For the university inventor, such initiatives offer great value. First, the competition for funds is limited to a small pool of applicants, thus the odds of funding are relatively high. Second, the peer-review process typically used provides some validation of the commercial potential of the technology. Third, the funds often can be used for non–technology-focused activities, such as engaging business and marketing professionals from outside the university, which helps to accelerate the growth of the business. The only downside to these programs is that the funding available is typically limited.
Government Research Funds
Growing a technology-focused start-up from inception to profitability is a very high-risk proposition. Though exact figures are not available, it is estimated that less than one quarter of all businesses are still operational after 10 years—for technology-focused start-ups, the number is smaller. On the other hand, new products and companies account for a disproportionate fraction of a country’s gross domestic product (GDP). As such, all levels of government are incentivized to support early-stage companies because of the potential return on investment. In the United States, one federally mandated program that supports small businesses dominates all others: the Small Business Innovation Research (SBIR) program (and the very closely related Small Business Technology Transfer [STTR] program).

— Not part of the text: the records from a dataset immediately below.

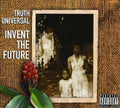 Truth Universal - Invent The Future - Music CD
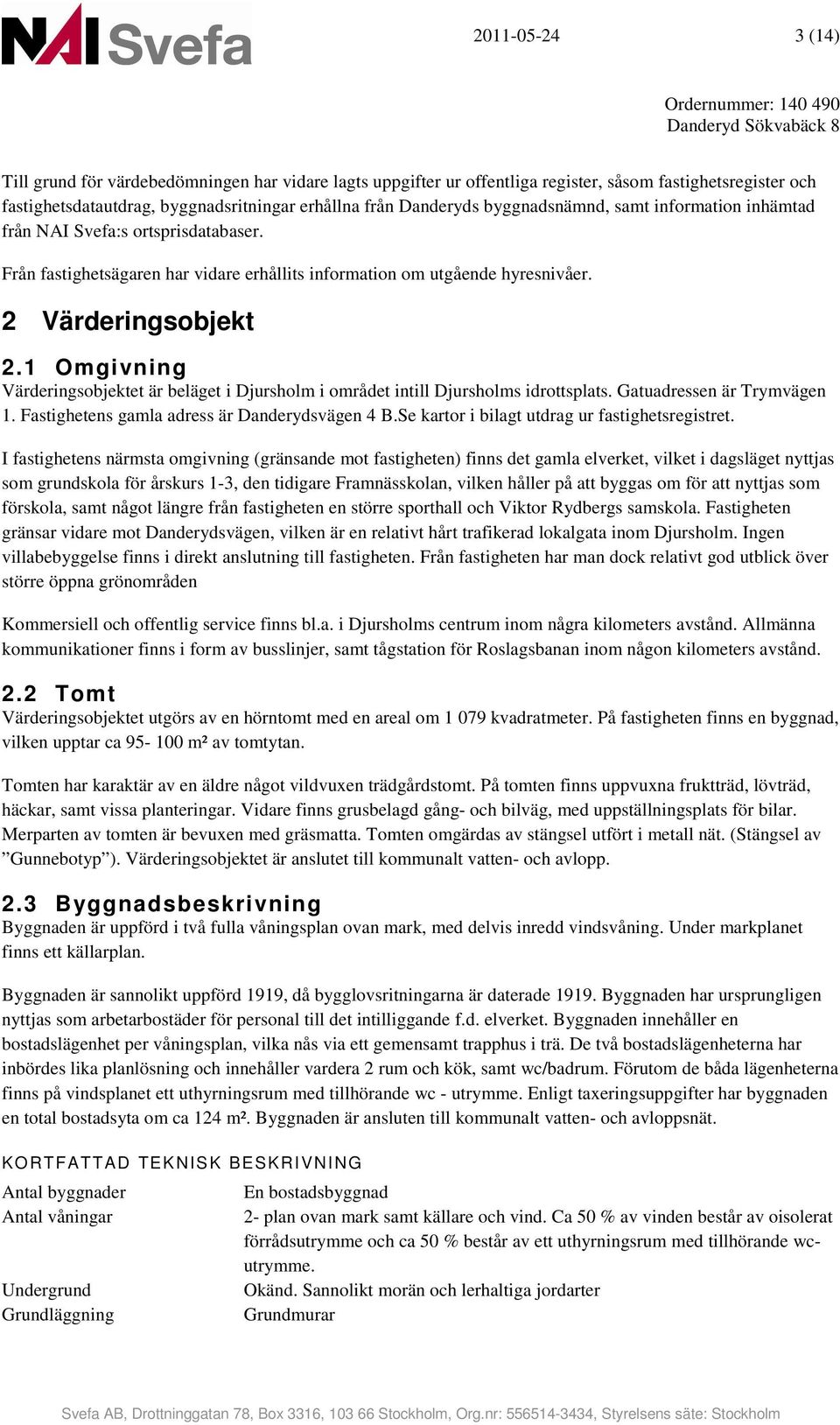 1 Omgivning Värderingsobjektet är beläget i Djursholm i området intill Djursholms idrottsplats. Gatuadressen är Trymvägen 1. Fastighetens gamla adress är Danderydsvägen 4 B.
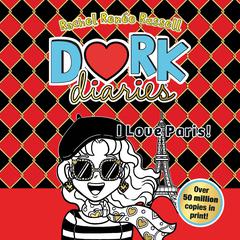 Dork Diaries: I Love Paris!: Jokes, drama and BFFs in the global hit series Audiobook, by Rachel Renée Russell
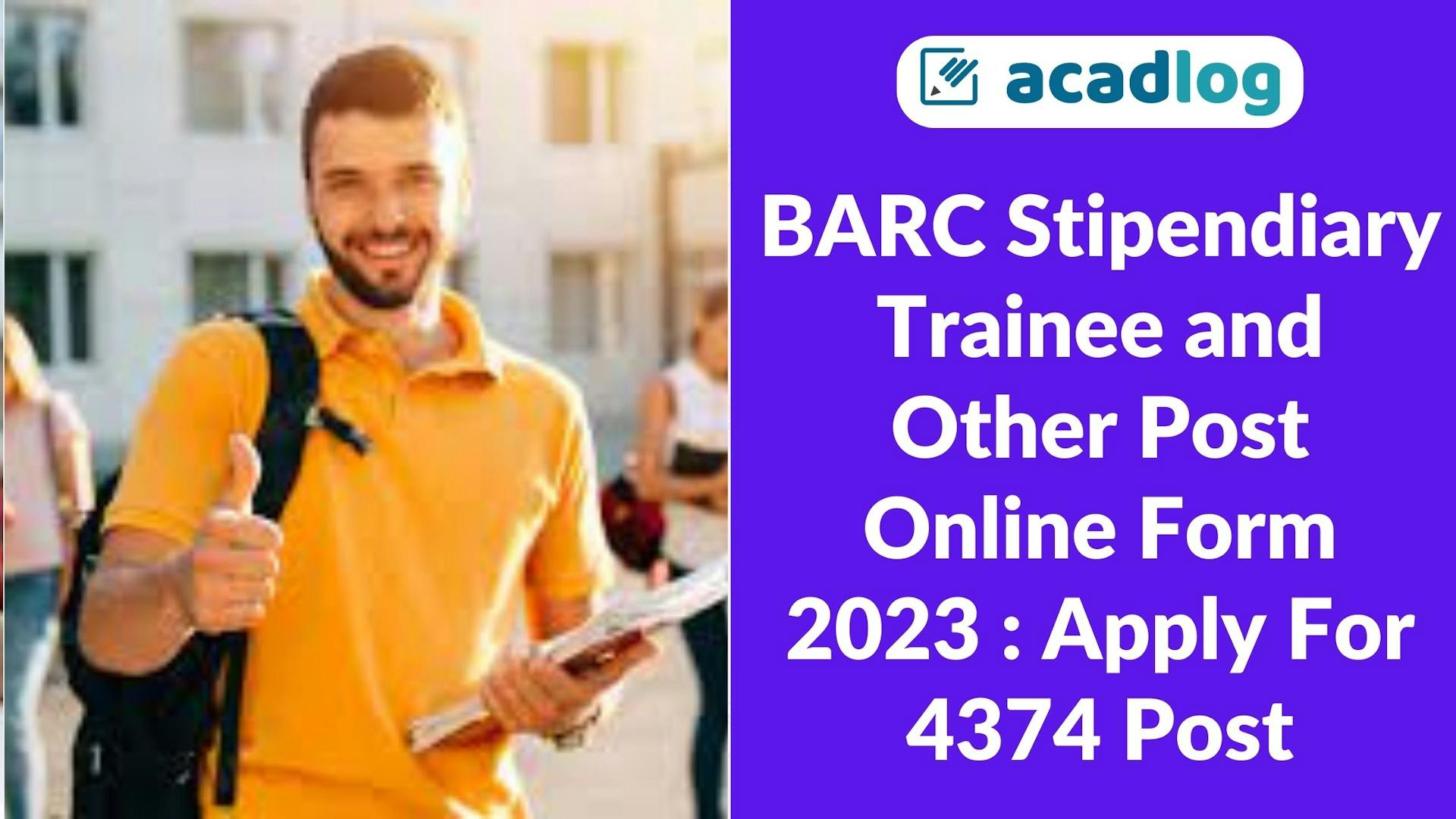 Acadlog: Bhabha Atomic Research Centre (BARC) Stipendiary Trainee Cat I, Stipendiary Trainee Cat II , Technical Officer/C , Scientific Assistant/B , Technician/B Recruitment 2023 Apply Online for 4374 Post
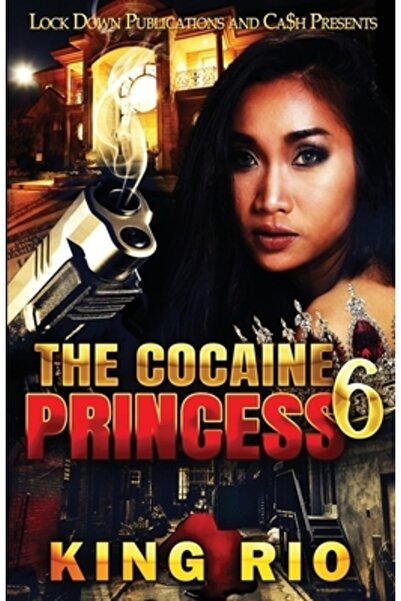 Lock Down Pubn The Cocaine Princess 6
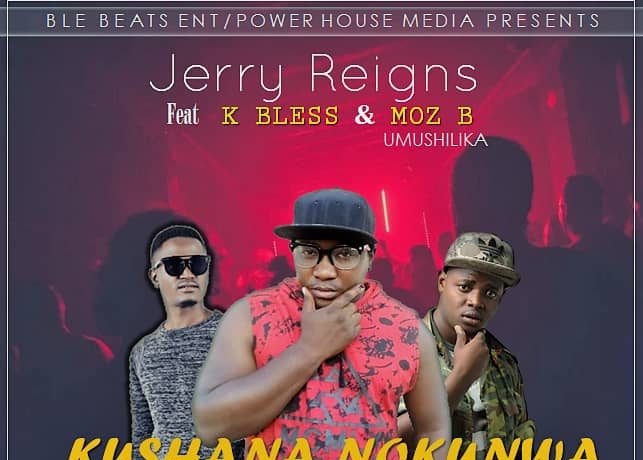 Jerry Reigns Ft. K Bless X Moz B – Nokunwa Download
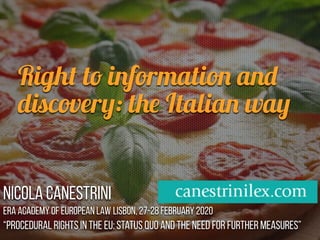 Right to information and
discovery: the Italian way
Nicola Canestrini
ERA Academy of European Law Lisbon, 27-28 February 2020
“Procedural Rights in the EU: Status Quo and the Need for Further Measures” ,
 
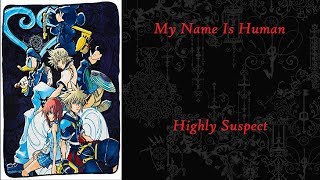 Kingdom Hearts - My Name Is Human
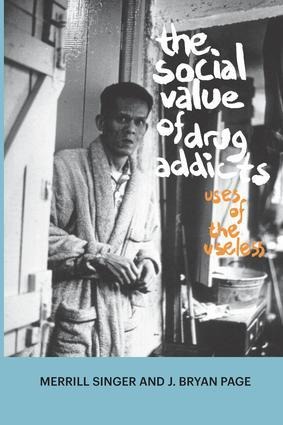 The Social Value of Drug Addicts: Uses of the Useless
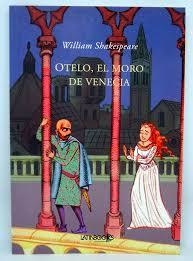 ATELO, EL MORO DE VENECIA-WILLIAM SHAKESPEARE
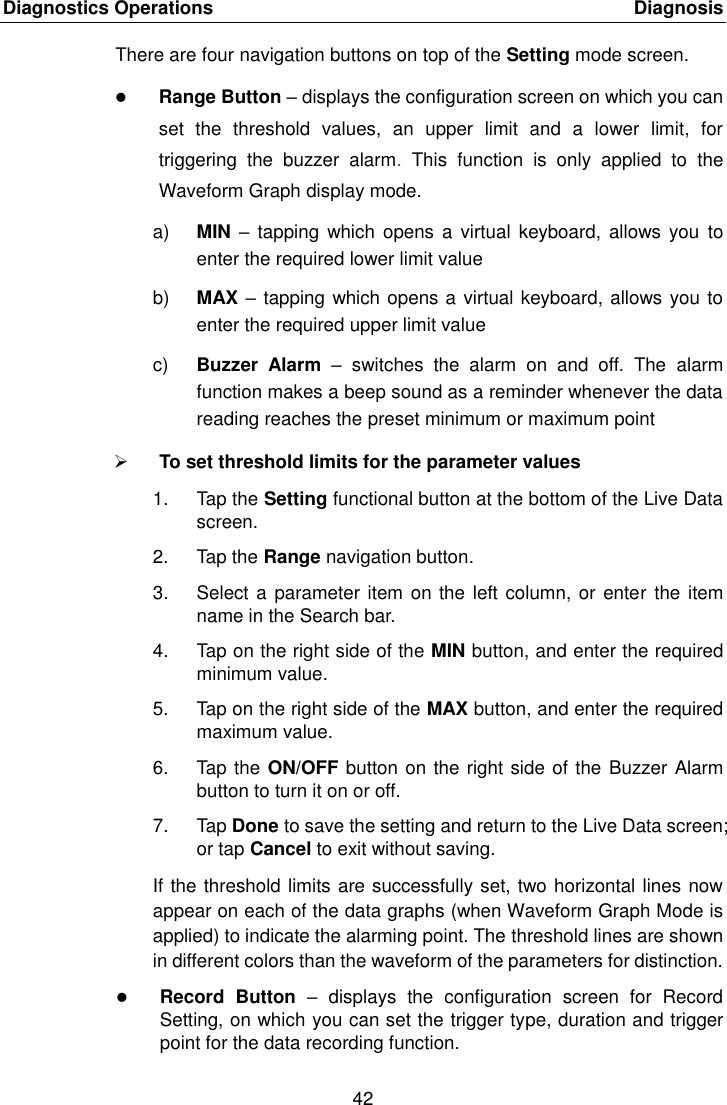 Diagnostics Operations    Diagnosis 42  There are four navigation buttons on top of the Setting mode screen.  Range Button – displays the configuration screen on which you can set  the  threshold  values,  an  upper  limit  and  a  lower  limit,  for triggering  the  buzzer  alarm.  This  function  is  only  applied  to  the Waveform Graph display mode. a) MIN –  tapping which  opens a  virtual  keyboard, allows you  to enter the required lower limit value b) MAX – tapping which opens a virtual keyboard, allows you to enter the required upper limit value c) Buzzer  Alarm –  switches  the  alarm  on  and  off.  The  alarm function makes a beep sound as a reminder whenever the data reading reaches the preset minimum or maximum point  To set threshold limits for the parameter values 1.  Tap the Setting functional button at the bottom of the Live Data screen. 2.  Tap the Range navigation button. 3.  Select a parameter item on the left column, or  enter  the item name in the Search bar. 4.  Tap on the right side of the MIN button, and enter the required minimum value. 5.  Tap on the right side of the MAX button, and enter the required maximum value. 6.  Tap the ON/OFF button on the right side of the  Buzzer Alarm button to turn it on or off. 7.  Tap Done to save the setting and return to the Live Data screen; or tap Cancel to exit without saving. If the threshold limits are successfully set, two horizontal lines now appear on each of the data graphs (when Waveform Graph Mode is applied) to indicate the alarming point. The threshold lines are shown in different colors than the waveform of the parameters for distinction.  Record  Button  –  displays  the  configuration  screen  for  Record Setting, on which you can set the trigger type, duration and trigger point for the data recording function.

Originally authorized by Congress in 1982, key objectives of the programs are to stimulate U.S. technologic innovation, create new opportunities for small businesses to participate in federally sponsored research and development, and increase private-sector commercialization of innovations derived from federal research and development (R&D). As legislated, all federal agencies whose extramural research and development budgets exceed $100 million have a mandated set-aside of 2.5% of their budget to fund SBIR projects. In addition, all federal agencies whose extramural research and development budgets exceed $1 billion have a mandated set aside of 0.3% of their budget to fund STTR projects. In fiscal year (FY) 2007, 12 agencies participated in the SBIR/STTR program, with total funding of $2.315 billion.
Of the 12 participating agencies, the Department of Defense (DOD) accounted for 54.9%, the National Institutes of Health (NIH) accounted for 28.1%, and the National Aeronautics and Space Administration (NASA), Department of Energy (DOE), and National Science Foundation (NSF) combined accounted for 14.2% of the of the total funding, respectively. Developers of medical devices would typically focus on applications to the NIH; however, the DOD and NSF occasionally seek medical device applications as well.
SBIR/STTR programs are three-phased programs, as outlined in Figure 38.1 . The durations and dollar figures are statutory guidelines—each agency sets its own rules.